Ce n'est pas la première fois que le VMRO s'en prend au CHB, et tente de le faire taire. En 2014, le parti avait écrit à l'Agence nationale de collecte des recettes, lui demandant de mener une inspection de l'ONG. Le contrôle en question n'avait permis de révéler aucune irrégularité. En 2016, le même VMRO avait demandé au procureur général d'inculper le directeur du CHB, Krassimir Kanev, pour "sabotage". Selon le parti d'extrême droite, le "sabotage" en question provenait du fait que le directeur de l'ONG avait appelé à renforcer les droits de la communauté LGBT dans le pays, rien d'autre. Le procureur avait décliné cette demande.
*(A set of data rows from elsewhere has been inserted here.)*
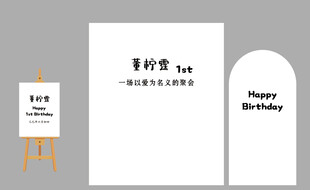 生日宴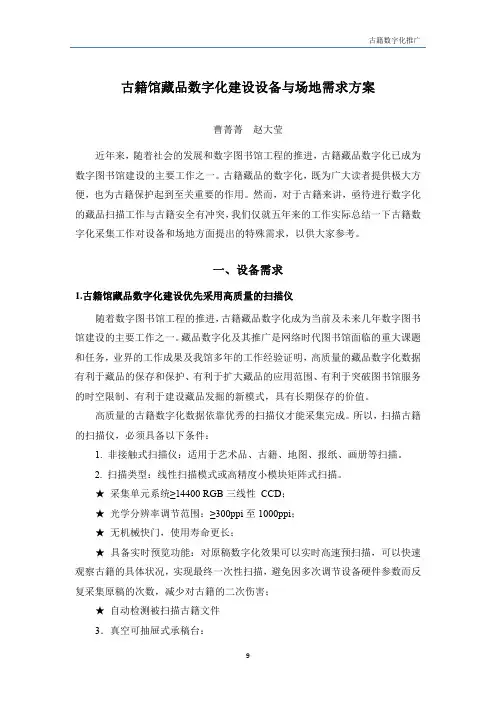 古籍馆藏品数字化建设设备与场地需求方案-国家图书馆
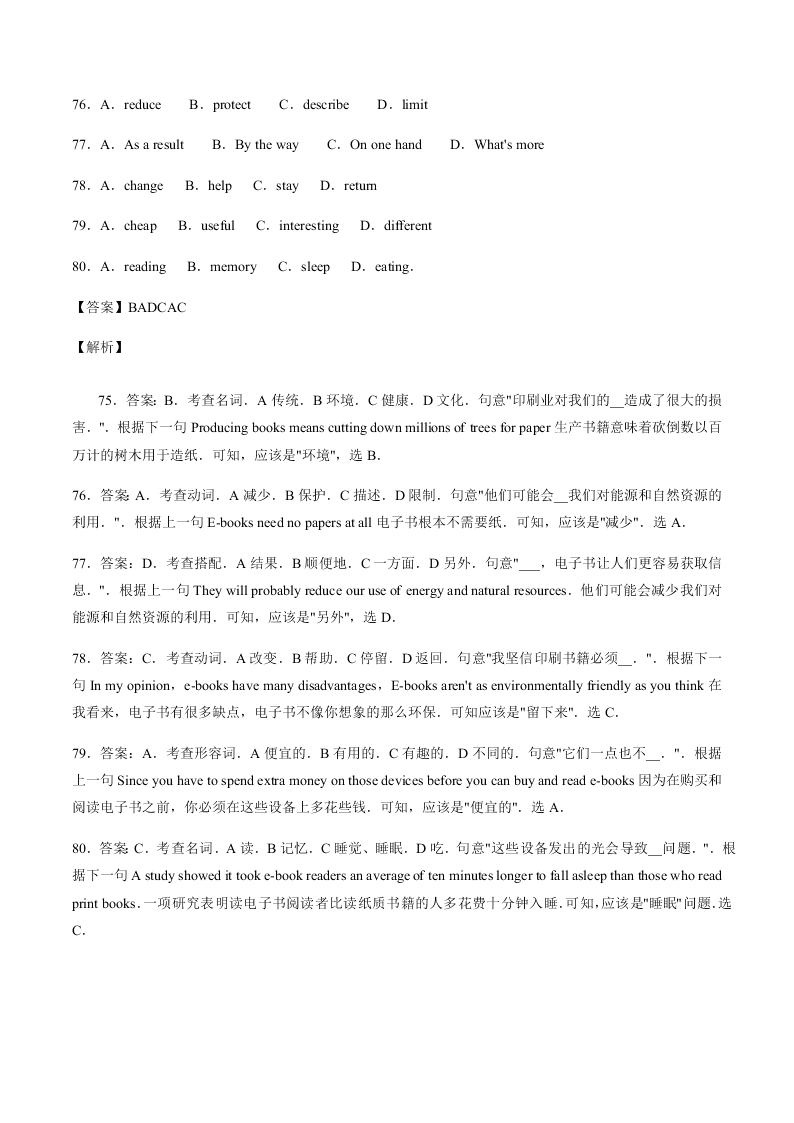 2020-2021学年中考英语重难点题型讲解训练专题06 完形填空之易错题分析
Même si les efforts actuels de ce parti n'aboutissent pas, ils causent tout de même des dégâts. Chaque attaque publique visant la société civile et ses organisations renforce les fausses accusations contre ces organisations. Et chaque attaque propage chez le grand public une méfiance envers ces dernières. Cela peut bien entendu avoir de sinistre conséquences, donc des violences physiques contre les activistes des droits humains, comme celles dont a été victime Kanev en 2016.

L'UE a été fondée sur les mêmes valeurs que les organisations de la société civile s'évertuent de protéger et promouvoir au quotidien : la démocratie, l'état de droit, les droits fondamentaux, l'égalité. Et pourtant, alors qu'actuellement ces valeurs sont de plus en plus menacées de l'intérieur, l'UE n'en fait pas assez pour les défendre. Le nouveau Fonds des valeurs de l'UE, qui permettra de soutenir le travail des ONG qui travaillent à l'intérieur de l'UE, doit prévoir des financements adéquats et donner les moyens aux organisations de protéger les valeurs européennes.

À Liberties, nous espérons que le bon sens viendra à bout des manipulations politiques, et que les citoyen.ne.s comprendront que l'interdiction ou la dissolution d'une ONG de défense des droits prestigieuse dans un pays membre ne représente pas seulement une attaque inacceptable contre ce groupe, mais aussi une attaque contre nos valeurs européennes.